Świat nie jest miejscem grożącym nam niebezpieczeństwem. Świat to miejsce, gdzie wyrażamy swoją kreatywność, rozwijamy swoje zdolności, żyjemy swoje marzenia. Świat to miejsce pełne potencjału, które czeka na odkrycie. To bogactwo możliwości, które daje nam szansę na spełnienie swojego przeznaczenia.
Na tym świecie pewne są tylko śmierć i podatki.
Mimo wszystko, sądzę, że świat jest naprawdę piękny i warto walczyć o niego.
To znamienne, że jeśli człowiek zdecyduje się zrobić coś dobrego, cały świat wydaje się ładniejszy.
Świat, którego nie można zrozumieć, nie jest światem sensu, nie jest światem człowieka. Jest rajem dla biologów, piekłem dla etyków, a dla normalnego człowieka – koszmarem.
Świat jest tak głęboki, iż gdziekolwiek spojrzysz, zawsze zobaczysz coś więcej. W każdym miejscu, co chwila, otwierają się przed nami nowe horyzonty.
Świat jest piękny i straszny, ale niewypowiedzianie ciekawy, a ciekawość przekształca obcość w pokrewieństwo.

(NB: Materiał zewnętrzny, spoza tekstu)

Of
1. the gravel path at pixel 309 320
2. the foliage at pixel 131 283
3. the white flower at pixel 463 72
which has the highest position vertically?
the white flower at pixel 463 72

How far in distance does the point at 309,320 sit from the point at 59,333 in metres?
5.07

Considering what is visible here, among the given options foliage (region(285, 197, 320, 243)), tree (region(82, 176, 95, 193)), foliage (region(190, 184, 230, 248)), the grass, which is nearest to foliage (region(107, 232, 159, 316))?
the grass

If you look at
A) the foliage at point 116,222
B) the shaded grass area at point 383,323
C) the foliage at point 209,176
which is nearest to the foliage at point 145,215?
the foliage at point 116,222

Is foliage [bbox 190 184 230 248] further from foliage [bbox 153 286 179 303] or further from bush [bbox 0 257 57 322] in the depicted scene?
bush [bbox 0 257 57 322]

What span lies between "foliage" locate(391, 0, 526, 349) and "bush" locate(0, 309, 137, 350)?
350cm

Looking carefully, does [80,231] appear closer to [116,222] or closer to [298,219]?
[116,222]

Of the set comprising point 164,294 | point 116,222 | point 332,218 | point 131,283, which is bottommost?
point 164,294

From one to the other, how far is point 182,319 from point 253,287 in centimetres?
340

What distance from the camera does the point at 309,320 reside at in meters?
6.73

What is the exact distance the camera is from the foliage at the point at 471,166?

Obecności możemy doświadczyć tylko wtedy, gdy jesteśmy w pełni skupieni na teraźniejszości. Świat nie stoi w miejscu, jest w ciągłym ruchu i zmienia się nieustannie. Nasza percepcja tego świata wynika z tego, co zobaczymy, usłyszymy czy poczujemy w danym momencie.
Świat, który staramy się zrozumieć, to tylko kawałek materii poruszający się w przestrzeni, a wszystko, co nas otacza, jest właściwie wytworem naszej wyobraźni. Wszystko, co nas otacza, to tylko my sami, tylko w różnych odmianach i formach.
Świat bez kłamstwa jest jak pustynia: suchy, bez życia. Kłamstwo dodaje smaku, koloru. Ktoś, kto mówi, że nigdy nie kłamie, kłamie.